I was meditating this morning and this idea came to me...the idea of "sanity." I think that sanity, to some degree, is personal. Someone with prejudices defines it one way, someone of a particular passion, say an artist or an athlete, defines it another. As I thought about the idea of sanity, the word "sanitize" came to mind. The word "sane" comes from the Latin word "sanus" meaning healthy. To sanitize something is the act of making something clean which, logically, leads to health. It seems to me, if I can sanitize my thinking, my own phobias and fears may also be cleansed or neutralized. Any sense of victimization or paranoia also disappears. I am more powerful, centered, and calm.

The only path to sanity for me has been to first accept what is happening. It is to simply acknowledge that what IS, well, IS.  Byron Katie, a wonderful self-help guru wrote a beautiful book called, "Loving What Is" and theorizes that the only path to sanity is through acceptance. It does not necessarily mean that an action is not needed. In fact, if I understand her theory correctly, it requires a personal action of rethinking the situation that is making you "insane." "Sanitizing" your thinking means taking your thought about it, your opinion about it, and setting it aside by asking the question, "Is my thought about this particular event even true?" While it may or may not be true, its what you choose to do about it or label it at this point, that matters.

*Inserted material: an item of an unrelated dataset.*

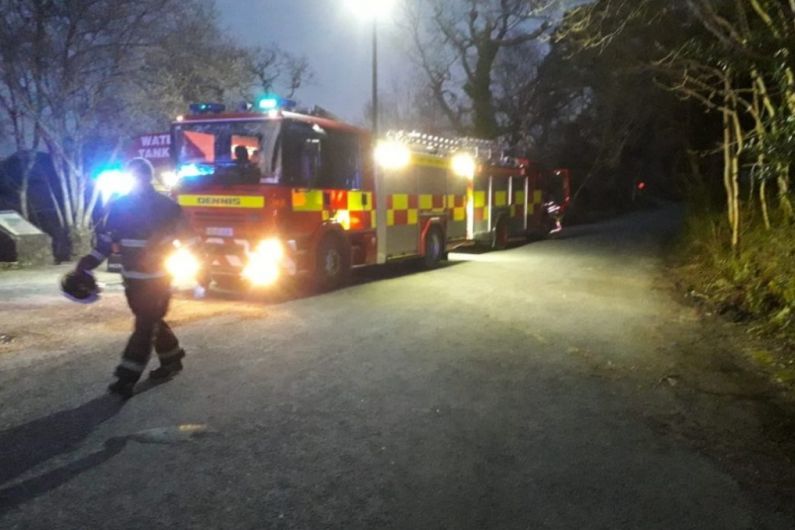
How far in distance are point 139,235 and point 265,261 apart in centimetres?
440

I have tasted sanity and I have tasted the opposite. One is sweet and calming and the other is bitter and destructive, not only to others but also to myself. The first is real and grounding, the second frame of mind assumes. Assumptions are most always "off target" and are rarely sane. Assumptions produce feelings of bitterness and resentment. Sanitizing my thoughts shows me a path, an answer, a possibility that I might have otherwise missed.  To sanitize my thoughts always brings me to a place of compassion for others and patience for myself. I wrote a poem in my youth that ended with, "I think I need to be bleached!" I had no idea how true that was at the time! The Tao Te Ching tells us that a master is someone who "learns to unlearn." Christ told us to remove the plank from our own eye instead of the sliver from another. Somewhere, in the wisdom of our prophets, they all prescribe the same thing. Sanitizing your thoughts is a small toll to pay if peace is the path you wish to travel upon.